A teoria dos privilégios está em alta nos tempos atuais e o principal sinal de sua aceitação é o fato de que ela é, usualmente, empregada para descrever formas restritas pelas quais grupos específicos podem acessar bens, riqueza e prestígio ao passo que a outros, tais elementos são distribuídos à conta gotas, quando muito. A maneira pela qual esse arsenal teórico está sendo empregado é problemática, justamente por não ajudar a entender a natureza específica dos fenômenos que pretende descrever, ao tempo que dá pretensas tonalidades progressistas ao neoliberalismo.
Aqui vai uma pergunta importante: quem é o tipo de pessoa que é despossuída de quaisquer tipos de privilégios? Se você ler jornais burgueses, os servidores públicos de baixo escalão são “privilegiados”, afinal, o tipo de precariedade encontrada em ampla parte da classe trabalhadora ainda não é tão comum entre eles. Recentemente, vi um internauta afirmar que, vejam bem, ter registro fotográfico de infância é privilégio. Ter educação sólida é privilégio. A lista de “privilégios” é longa e conhecida. E a conclusão é sinistra: apenas a pessoa submetida a superexploração do trabalho, desprovida de quaisquer tipos de direito, situada fora das proteções oferecidas pelo governo não será acusada de ser “privilegiada”.
É aqui que encontramos o casamento entre a teoria dos privilégios e neoliberalismo: não se trata do fim da exploração do homem pelo homem ou da abolição de opressões estruturais, mas de uma degradação generalizada da condição humana. Em Morte e Vida Severina, Severino tem dificuldades para se apresentar ao leitor, afinal ele e os outros Severinos são iguais em tudo na vida, compartilhando inclusive a “morte severina/ que é a morte de que se morre/de velhice antes dos trinta/de fome um pouco por dia”. Neste nível de indiferenciação entre diferentes indivíduos, já não há mais privilégios.
Ao invés de denunciar ataques às conquistas da classe trabalhadora e de grupos antirracistas e feministas, a teoria dos privilégios as questiona a partir da constatação de que elas ainda não foram universalizadas. É daí que uma criança que só brincou durante a infância possa ser considerada “privilegiada” se comparada com outra, forçada a trabalhar desde os 7 anos. É a naturalização da vida severina.

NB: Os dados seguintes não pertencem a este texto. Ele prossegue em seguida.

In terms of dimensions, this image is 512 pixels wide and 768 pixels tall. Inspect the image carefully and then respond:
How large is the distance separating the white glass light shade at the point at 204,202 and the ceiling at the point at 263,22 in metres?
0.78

Por fim, o capitalismo é um sistema baseado na desigualdade, que assume tonalidades raciais, graças ao casamento entre o capital e o supremacismo branco. Neste sentido, a distribuição de riquezas, bens e prestígio é designada para poucos e isso é norma. Considerar a concentração de riquezas como um mero desvio ilegítimo da norma (privilégio) tira a questão sistêmica do horizonte: o problema é o modo de produção capitalista.
E é esta perspectiva sistêmica que precisamos ter em mente para superar desigualdades e hierarquias que a teoria dos privilégios, na melhor das hipóteses, é capaz de detectar.